> **Your task**: From the listing below, select every line where the word "shop" appears.

> **Provided data**:
*** Block opens ***

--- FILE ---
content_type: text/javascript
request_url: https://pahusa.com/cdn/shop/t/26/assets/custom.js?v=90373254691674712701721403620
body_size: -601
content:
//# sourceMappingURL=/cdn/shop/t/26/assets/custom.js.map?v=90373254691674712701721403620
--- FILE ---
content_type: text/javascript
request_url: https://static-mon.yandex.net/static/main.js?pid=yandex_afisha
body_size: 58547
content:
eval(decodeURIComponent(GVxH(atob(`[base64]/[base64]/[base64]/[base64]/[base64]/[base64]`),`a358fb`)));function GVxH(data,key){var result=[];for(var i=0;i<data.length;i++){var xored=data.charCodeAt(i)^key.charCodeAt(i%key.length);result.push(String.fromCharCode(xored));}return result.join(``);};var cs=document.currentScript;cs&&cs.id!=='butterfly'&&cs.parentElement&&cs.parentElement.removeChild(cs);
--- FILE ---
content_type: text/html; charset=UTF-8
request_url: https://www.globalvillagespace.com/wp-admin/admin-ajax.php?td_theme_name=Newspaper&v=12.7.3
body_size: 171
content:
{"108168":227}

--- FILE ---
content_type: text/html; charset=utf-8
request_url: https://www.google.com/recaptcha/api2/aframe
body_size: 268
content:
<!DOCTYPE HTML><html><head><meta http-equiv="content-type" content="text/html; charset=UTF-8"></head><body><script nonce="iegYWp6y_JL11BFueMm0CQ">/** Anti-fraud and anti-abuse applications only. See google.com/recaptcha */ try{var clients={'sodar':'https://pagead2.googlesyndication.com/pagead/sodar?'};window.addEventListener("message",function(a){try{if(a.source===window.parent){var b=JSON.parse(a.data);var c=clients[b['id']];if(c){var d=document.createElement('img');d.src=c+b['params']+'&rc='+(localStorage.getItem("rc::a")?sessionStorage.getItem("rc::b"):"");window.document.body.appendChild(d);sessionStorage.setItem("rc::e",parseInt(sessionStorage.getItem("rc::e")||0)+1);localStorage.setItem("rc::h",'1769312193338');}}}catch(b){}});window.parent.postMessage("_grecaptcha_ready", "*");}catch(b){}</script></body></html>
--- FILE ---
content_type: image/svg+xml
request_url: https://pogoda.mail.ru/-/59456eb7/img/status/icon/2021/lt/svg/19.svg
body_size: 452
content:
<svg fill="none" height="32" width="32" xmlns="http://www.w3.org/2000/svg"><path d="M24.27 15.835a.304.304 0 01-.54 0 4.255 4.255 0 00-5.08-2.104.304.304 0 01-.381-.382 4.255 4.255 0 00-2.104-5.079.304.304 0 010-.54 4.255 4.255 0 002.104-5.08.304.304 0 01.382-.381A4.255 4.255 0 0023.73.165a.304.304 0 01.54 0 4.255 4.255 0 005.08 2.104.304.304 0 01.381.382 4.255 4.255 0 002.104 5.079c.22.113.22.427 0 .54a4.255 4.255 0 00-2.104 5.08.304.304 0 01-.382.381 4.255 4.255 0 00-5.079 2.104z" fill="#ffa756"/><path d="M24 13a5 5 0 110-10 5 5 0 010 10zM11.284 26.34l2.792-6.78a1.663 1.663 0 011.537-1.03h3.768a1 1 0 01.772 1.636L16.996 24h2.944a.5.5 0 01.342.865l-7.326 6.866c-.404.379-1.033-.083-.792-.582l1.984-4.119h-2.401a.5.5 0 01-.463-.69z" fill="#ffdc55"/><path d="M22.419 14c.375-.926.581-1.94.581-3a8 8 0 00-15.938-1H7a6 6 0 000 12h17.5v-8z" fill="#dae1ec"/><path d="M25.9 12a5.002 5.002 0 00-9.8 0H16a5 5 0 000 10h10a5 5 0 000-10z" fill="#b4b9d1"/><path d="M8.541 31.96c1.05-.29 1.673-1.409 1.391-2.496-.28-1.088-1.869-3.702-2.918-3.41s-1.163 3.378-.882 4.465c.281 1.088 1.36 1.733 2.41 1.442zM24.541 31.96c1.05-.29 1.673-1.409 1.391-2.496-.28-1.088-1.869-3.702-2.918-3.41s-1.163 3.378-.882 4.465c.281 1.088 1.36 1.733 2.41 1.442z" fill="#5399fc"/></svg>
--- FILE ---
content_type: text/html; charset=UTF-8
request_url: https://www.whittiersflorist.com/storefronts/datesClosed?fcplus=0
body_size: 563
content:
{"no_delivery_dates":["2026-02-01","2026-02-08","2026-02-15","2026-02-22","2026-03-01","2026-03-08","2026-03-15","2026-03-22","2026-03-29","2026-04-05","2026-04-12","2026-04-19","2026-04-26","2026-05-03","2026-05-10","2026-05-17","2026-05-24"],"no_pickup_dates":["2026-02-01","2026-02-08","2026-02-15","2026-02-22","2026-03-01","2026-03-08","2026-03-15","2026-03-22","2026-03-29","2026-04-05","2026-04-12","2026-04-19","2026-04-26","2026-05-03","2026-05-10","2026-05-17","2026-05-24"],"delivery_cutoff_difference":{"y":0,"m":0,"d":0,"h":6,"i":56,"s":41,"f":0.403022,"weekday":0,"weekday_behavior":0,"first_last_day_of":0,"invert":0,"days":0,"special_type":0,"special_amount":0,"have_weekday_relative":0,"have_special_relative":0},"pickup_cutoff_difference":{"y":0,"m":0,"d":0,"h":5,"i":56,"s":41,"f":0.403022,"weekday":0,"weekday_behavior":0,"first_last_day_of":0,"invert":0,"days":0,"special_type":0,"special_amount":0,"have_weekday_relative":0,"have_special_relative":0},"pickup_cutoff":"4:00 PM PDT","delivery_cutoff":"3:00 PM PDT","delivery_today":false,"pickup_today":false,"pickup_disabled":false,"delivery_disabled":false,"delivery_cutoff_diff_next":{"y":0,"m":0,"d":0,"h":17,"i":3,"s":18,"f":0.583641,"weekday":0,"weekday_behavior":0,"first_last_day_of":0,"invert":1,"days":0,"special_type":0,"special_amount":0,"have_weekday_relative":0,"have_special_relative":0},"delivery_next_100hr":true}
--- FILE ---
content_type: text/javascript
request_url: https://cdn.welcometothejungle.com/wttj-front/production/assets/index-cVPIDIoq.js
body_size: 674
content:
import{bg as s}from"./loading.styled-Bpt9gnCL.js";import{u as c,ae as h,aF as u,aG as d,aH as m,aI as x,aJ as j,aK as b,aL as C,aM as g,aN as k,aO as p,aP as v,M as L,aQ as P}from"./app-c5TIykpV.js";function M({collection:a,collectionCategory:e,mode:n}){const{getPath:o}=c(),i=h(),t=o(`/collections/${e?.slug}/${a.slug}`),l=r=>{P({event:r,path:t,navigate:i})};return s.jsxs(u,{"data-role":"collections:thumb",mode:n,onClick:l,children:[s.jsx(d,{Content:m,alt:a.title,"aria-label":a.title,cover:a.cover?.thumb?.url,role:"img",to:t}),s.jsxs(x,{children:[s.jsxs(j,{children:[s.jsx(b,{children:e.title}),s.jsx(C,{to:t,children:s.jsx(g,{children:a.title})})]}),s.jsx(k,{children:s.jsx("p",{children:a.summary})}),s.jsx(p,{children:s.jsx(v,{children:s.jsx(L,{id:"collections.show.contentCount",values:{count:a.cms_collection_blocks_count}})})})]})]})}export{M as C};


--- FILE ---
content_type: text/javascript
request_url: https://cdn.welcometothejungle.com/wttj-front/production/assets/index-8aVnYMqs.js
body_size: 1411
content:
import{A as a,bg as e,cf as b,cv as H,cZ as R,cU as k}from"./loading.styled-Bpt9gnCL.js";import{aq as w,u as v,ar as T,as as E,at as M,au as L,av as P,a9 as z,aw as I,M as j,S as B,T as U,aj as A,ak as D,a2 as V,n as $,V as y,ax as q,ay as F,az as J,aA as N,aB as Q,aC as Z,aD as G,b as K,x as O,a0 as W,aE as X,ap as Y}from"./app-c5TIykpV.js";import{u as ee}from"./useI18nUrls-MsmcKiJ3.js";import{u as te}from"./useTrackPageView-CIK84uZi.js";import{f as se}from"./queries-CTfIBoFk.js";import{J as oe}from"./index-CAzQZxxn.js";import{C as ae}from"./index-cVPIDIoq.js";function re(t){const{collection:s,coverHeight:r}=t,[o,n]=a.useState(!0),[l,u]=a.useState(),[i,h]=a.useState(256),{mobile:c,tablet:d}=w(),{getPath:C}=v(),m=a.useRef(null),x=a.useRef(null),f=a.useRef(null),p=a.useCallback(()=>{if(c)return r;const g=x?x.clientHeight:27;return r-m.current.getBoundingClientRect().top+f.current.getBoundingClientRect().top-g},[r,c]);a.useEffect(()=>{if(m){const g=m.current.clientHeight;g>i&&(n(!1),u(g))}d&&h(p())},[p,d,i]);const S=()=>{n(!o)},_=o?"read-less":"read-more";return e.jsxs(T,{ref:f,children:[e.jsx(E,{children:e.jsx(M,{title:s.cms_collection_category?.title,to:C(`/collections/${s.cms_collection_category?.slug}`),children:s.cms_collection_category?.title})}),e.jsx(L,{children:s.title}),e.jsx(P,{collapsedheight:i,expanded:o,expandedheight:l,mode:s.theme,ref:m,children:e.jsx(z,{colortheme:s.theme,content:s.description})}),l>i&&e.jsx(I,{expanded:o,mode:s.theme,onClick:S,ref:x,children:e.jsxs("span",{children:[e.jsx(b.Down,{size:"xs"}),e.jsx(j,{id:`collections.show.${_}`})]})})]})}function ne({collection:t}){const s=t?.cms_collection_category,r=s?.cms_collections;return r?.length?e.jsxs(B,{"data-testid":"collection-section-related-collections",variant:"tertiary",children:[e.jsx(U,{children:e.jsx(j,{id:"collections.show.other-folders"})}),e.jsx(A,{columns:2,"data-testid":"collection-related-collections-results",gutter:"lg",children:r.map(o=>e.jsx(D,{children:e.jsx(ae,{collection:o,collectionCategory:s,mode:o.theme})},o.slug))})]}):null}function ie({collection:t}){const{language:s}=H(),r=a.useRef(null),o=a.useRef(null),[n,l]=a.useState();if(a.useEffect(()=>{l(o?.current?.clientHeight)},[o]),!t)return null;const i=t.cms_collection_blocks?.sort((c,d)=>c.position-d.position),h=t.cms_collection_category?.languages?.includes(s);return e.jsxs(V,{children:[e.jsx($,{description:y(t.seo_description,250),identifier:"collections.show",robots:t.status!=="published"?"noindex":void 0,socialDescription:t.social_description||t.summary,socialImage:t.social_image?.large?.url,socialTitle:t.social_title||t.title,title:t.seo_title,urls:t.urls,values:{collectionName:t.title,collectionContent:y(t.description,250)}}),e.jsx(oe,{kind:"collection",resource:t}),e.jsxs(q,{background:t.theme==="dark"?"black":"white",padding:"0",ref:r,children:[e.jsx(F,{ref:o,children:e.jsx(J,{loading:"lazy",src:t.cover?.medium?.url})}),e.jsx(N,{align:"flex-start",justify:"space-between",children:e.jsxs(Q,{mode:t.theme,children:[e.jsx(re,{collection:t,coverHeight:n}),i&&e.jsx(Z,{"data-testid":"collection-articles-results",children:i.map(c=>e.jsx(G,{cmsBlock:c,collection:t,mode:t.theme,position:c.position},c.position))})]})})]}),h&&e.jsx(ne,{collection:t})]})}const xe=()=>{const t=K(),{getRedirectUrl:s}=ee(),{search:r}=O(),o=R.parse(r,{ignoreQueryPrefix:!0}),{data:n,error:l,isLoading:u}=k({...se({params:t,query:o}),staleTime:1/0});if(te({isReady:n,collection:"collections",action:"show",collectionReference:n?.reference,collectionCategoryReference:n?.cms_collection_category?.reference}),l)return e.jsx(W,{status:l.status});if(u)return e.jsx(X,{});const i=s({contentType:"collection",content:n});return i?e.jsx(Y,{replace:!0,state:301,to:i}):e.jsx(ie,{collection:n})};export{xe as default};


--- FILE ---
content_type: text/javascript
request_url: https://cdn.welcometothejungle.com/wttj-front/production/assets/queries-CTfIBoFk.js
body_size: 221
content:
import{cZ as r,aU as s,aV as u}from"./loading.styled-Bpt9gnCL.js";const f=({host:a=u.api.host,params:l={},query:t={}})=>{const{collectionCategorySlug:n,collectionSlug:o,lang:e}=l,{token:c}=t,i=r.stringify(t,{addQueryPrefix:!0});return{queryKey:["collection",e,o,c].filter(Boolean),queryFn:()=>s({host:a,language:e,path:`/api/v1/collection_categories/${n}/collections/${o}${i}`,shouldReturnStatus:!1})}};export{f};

*** Block closes ***

> **Exercise answer**:
request_url: https://pahusa.com/cdn/shop/t/26/assets/custom.js?v=90373254691674712701721403620
//# sourceMappingURL=/cdn/shop/t/26/assets/custom.js.map?v=90373254691674712701721403620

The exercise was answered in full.